Posted September 27, 2024 by Nicky in Reviews / 0 Comments

Review – Universal Basic Income

Universal Basic Income

by Karl Widerquist

Genres: Non-fiction
Pages: 272
Series: The MIT Press Essential Knowledge Series
Rating: three-stars
Synopsis:

An accessible introduction to the simple (yet radical) premise that a small cash income, sufficient for basic needs, ought to be provided regularly and unconditionally to every citizen.

The growing movement for universal basic income (UBI) has been gaining attention from politics and the media with the audacious idea of a regular, unconditional cash grant for everyone as a right of citizenship. This volume in the Essential Knowledge series presents the first short, solid UBI introduction that is neither academic nor polemic. It takes a position in favor of UBI, but its primary goal remains the provision of essential knowledge by answering the fundamental questions about it: What is UBI? How does it work? What are the arguments for and against it? What is the evidence?

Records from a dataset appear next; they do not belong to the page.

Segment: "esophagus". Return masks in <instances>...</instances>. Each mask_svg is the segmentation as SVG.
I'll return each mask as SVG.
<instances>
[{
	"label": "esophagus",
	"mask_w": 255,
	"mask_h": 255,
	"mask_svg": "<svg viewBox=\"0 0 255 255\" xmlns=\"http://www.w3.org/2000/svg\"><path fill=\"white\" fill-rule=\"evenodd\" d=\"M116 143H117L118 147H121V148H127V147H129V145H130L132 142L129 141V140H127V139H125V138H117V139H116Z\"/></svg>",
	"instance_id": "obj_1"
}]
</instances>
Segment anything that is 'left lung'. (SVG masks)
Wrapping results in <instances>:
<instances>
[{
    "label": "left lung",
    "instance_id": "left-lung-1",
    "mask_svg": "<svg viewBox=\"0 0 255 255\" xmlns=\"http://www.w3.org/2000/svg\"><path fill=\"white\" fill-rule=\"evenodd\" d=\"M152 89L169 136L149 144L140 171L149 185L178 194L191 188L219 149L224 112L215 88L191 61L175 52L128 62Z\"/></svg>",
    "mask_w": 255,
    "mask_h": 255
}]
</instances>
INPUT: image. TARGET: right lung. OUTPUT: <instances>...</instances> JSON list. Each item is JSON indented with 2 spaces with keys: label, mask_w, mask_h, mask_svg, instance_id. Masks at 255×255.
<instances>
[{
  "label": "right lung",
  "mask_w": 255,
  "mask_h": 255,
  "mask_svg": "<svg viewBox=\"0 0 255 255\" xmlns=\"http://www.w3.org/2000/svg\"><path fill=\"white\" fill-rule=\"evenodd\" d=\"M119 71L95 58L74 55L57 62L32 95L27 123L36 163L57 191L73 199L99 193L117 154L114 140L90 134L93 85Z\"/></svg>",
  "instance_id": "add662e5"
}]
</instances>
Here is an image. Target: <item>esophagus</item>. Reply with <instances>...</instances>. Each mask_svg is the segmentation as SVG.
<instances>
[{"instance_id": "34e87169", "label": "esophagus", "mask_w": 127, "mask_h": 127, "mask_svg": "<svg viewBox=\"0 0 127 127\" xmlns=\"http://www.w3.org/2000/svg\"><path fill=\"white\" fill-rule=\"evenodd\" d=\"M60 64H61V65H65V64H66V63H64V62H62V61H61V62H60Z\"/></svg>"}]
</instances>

Karl Widerquist discusses how UBI functions, showing how it differs from other redistributional approaches. He summarizes the common arguments for and against UBI and presents the reasons for believing it is a tremendously important reform. The book briefly discusses the likely cost of UBI; options for paying for it; the existing evidence on the probable effects of UBI; and the history of UBI from its inception more than two hundred years ago through the two waves of support it received in the twentieth century to the third and largest wave of support it is experiencing now. Now more than ever, conditions in much of the world are ripe for such enthusiasm to keep growing, and there are good reasons to believe that this current wave of support will eventually lead to the adoption of UBI in several countries around the world—making this volume an especially timely and necessary read.

Universal Basic Income is part of a series from the MIT press, the “Essential Knowledge Series”, and this installment is by Karl Widerquist. The point of it is to act as a primer on the subject of Universal Basic Income (UBI), and be a bit of an advocate for it, based on what we know about similar programmes and test cases.

The evidence is (or was at the time of posting) not totally straightforward, because the true test of a UBI would be universality and unconditionality, and most trials have not been universal even within a small area, and may have contained conditions. Widerquist makes a good argument that the results we see are indicative of success, though, and that some aspects of the effects of a UBI might be underreported in such a small study (while acknowledging that some are probably overreported).

There are quite a few acronyms flying around which I didn’t always find easy to remember, but mostly it’s a fairly straightforward explanation and manifesto. However, there were a few editing booboos, including an entire paragraph being repeated verbatim in a list, which was a bit annoying.